> _Records for this task_
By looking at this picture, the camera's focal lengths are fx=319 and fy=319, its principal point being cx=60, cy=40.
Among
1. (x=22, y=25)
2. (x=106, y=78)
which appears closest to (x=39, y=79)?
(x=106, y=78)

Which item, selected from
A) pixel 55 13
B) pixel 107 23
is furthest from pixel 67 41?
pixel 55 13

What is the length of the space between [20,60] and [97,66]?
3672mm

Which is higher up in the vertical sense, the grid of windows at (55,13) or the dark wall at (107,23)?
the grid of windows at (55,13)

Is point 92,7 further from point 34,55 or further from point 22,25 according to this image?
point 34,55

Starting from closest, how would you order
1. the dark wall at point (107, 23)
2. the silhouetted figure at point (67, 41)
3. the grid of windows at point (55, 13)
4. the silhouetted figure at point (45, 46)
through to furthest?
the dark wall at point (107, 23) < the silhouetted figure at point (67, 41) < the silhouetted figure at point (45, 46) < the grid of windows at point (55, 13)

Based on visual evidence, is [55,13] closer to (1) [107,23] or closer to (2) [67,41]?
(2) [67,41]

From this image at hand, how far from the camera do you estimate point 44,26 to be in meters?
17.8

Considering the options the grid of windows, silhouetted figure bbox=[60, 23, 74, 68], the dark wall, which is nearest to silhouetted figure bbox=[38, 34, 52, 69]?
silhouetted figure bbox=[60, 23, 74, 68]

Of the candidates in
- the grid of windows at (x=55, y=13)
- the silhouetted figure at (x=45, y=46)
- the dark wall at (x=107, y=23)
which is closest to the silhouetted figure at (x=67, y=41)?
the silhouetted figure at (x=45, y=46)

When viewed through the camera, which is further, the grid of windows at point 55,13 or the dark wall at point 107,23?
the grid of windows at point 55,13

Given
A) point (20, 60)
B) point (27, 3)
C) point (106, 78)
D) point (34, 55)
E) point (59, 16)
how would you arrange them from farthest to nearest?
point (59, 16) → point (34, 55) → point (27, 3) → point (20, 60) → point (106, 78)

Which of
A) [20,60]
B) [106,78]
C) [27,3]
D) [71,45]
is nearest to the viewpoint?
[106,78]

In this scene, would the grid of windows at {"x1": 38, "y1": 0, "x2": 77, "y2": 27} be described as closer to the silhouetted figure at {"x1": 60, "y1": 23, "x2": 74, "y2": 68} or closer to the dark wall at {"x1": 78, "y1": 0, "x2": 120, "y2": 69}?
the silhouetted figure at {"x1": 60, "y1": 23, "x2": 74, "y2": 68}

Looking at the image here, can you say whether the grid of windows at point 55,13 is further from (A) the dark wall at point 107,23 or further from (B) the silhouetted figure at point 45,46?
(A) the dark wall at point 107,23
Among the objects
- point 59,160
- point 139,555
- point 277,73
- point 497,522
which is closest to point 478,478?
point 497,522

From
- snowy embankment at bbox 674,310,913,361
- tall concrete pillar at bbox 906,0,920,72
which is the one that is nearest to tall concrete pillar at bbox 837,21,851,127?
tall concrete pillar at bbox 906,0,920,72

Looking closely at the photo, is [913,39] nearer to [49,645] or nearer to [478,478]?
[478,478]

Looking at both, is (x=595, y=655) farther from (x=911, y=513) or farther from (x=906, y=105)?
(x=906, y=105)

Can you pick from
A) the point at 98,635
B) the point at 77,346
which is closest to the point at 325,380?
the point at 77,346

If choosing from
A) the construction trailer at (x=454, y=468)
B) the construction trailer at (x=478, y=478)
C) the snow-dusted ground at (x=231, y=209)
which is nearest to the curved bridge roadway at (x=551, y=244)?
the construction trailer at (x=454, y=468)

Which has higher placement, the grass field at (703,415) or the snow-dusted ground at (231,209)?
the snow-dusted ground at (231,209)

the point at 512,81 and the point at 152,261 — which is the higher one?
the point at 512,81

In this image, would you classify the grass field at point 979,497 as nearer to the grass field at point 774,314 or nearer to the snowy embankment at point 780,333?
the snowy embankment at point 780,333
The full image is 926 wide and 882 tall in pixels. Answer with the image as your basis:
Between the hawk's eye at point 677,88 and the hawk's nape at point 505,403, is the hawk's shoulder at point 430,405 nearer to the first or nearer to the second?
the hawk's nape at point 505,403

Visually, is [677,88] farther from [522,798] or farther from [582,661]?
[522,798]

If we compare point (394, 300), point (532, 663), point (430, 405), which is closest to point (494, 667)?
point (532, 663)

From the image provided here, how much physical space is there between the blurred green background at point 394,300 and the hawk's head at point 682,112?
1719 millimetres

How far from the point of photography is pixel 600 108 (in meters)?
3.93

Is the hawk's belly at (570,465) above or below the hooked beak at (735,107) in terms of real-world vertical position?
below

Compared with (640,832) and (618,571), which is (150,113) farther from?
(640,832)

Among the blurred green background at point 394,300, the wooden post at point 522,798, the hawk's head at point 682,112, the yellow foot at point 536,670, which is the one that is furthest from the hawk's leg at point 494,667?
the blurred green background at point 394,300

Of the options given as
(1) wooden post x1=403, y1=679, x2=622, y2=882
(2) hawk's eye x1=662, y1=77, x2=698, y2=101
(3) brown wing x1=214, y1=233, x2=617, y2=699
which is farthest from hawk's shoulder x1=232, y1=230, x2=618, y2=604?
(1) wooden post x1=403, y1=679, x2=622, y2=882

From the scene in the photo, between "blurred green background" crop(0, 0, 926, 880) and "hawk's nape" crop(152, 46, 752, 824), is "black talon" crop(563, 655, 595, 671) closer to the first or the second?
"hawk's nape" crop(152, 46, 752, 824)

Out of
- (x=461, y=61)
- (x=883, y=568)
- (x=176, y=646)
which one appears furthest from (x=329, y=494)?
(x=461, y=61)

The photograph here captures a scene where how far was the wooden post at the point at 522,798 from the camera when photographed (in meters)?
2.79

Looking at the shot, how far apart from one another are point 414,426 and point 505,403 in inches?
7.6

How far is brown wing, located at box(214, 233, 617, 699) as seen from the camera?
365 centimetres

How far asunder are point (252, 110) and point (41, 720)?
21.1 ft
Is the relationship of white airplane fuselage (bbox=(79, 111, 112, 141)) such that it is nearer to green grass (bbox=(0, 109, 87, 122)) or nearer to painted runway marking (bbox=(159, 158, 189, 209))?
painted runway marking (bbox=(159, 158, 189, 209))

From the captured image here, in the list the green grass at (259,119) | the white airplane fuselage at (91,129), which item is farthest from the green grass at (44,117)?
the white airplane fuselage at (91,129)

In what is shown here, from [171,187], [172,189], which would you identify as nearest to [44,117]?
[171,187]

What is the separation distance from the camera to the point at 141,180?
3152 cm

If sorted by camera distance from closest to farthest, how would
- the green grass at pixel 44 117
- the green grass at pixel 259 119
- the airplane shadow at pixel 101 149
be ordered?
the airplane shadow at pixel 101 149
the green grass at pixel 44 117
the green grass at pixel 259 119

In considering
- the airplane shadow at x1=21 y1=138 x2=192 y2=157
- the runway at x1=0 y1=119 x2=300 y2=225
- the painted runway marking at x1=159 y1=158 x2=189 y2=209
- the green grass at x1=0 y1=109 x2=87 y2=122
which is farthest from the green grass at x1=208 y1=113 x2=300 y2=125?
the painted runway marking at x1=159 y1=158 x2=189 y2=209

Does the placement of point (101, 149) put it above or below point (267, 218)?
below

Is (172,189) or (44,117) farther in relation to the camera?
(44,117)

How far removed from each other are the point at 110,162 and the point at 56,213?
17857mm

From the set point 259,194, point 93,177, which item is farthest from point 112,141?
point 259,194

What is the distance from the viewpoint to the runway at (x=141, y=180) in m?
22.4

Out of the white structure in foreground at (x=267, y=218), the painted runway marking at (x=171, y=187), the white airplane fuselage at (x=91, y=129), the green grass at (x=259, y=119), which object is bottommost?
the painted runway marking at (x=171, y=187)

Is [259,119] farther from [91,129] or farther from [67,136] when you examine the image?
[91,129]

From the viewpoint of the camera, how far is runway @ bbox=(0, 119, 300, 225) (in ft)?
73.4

> _Brief_
Rewrite every line from the one containing "Is [259,119] farther" through the final line of the entries, inclusive, leaving the requests unchanged. In the answers, multiply every number (coordinates and distances alike) by 0.9, and round each result to the original's number of decimal places, with halves rounding up.

> _Solution below_
Is [259,119] farther from [91,129] or farther from [67,136] when you examine the image?
[82,116]

From the viewpoint of the camera, how far is runway @ bbox=(0, 119, 300, 225) (in ft)?
66.1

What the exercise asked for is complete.